Most conservative estimate for number of brightness (LUT) peaks along an arm of a dodecamer of SP-D is shown in this plot, with color coding from CRD (orange) inward to the Ntermini junction (peach). The recognized peak (glycosylation site(s) are light green. Other peaks are not generally know but consistently divide out into height and width (nm) as shown here, cascading downward in height but varying in width from center (N) to CRD). In most plots the CRD are composed of two, even more, peaks as the CRD fall into irregular places during processing. In this plot however, they show up as one. My impression gained by using less “blur” and more edge detection is that the consistent number of peaks is more like 15, with tiny peaks beside the Nterm central peak. This will, I hope, show up in analysis of all the different processing filters, and with more than a single molecule, as shown here (this is SP-D dodecamer 41 aka 45 (named by me, from publication of Arroyo et al), seen many times before on this blog).

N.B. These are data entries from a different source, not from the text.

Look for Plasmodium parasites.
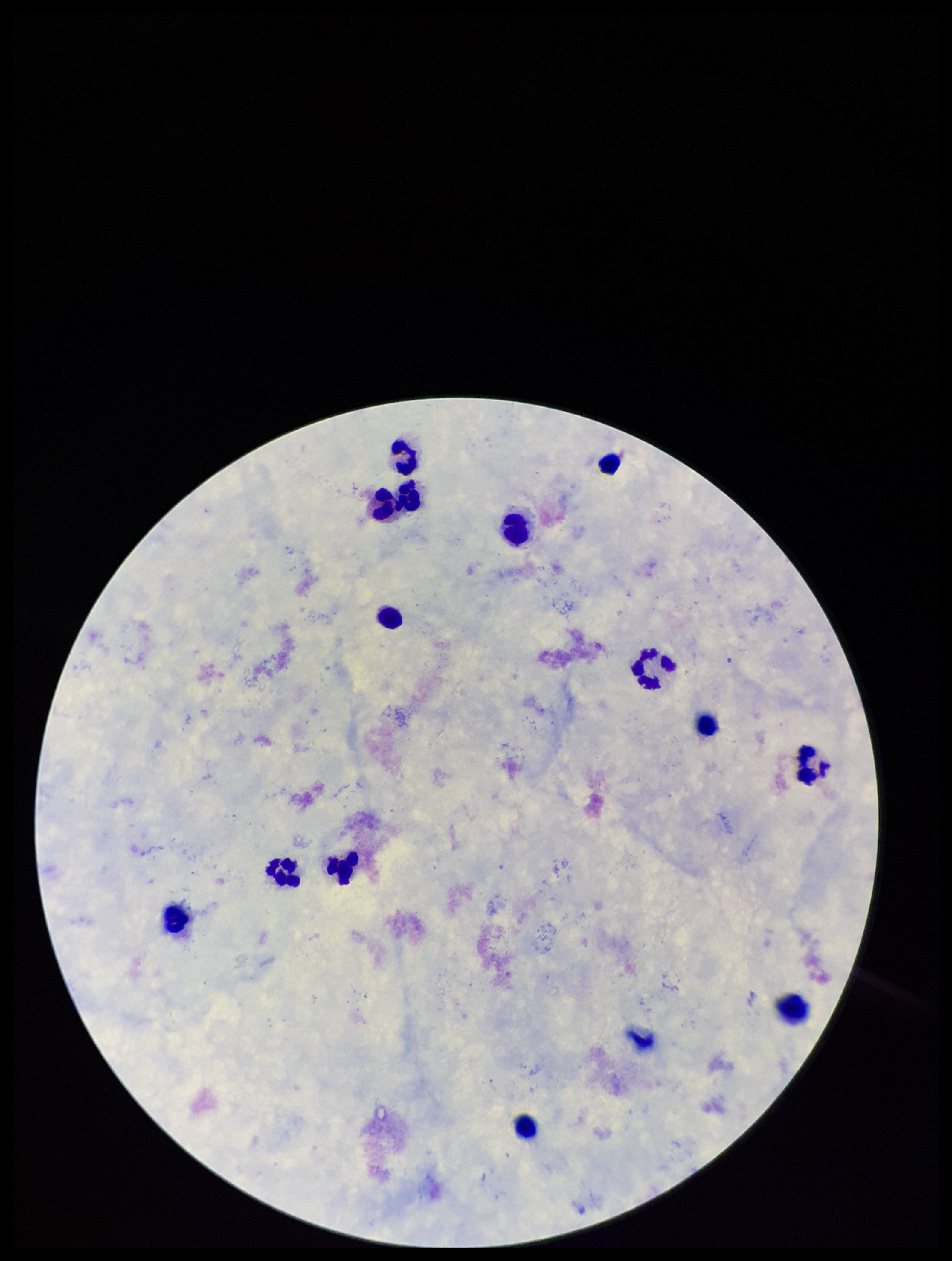
None identified.

Summary:
  - Parasite count: 0
  - Capture: smartphone photograph through the microscope eyepiece
  - Image size: 952×1261 pixels
  - Field of view: single
  - Patient malaria status: negative
  - Stain: Giemsa
  - Preparation: thick smear
  - Leukocyte count: 14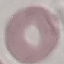
Summary:
  - Malaria status: uninfected
  - Capture: smartphone camera at the microscope eyepiece
  - Image type: automatically extracted cell patch, resized to 64 × 64 pixels
  - Stain: Giemsa
  - Preparation: thin smear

Each peak width and height has been measured, hopefully a summary of all different image and signal processing will confirm this pattern.
My hope is also that somehthing specific about the degree of glycosylation (light green peaks) can be determined, as seen here with different peak heights for that area. It is also clear that the peak area that has been shown to be glycosylated is rarely a single rounded peak, but more often multiple peaks within a general peak. This is vaguely demonstrated on the light green peak shown on the right hand side of the plot. Differences in the length of each trimer of this hexamer are most likely due to how the molecule was spread during preparation. This can be partly overcome by adjusting the trimer plots to the same widths.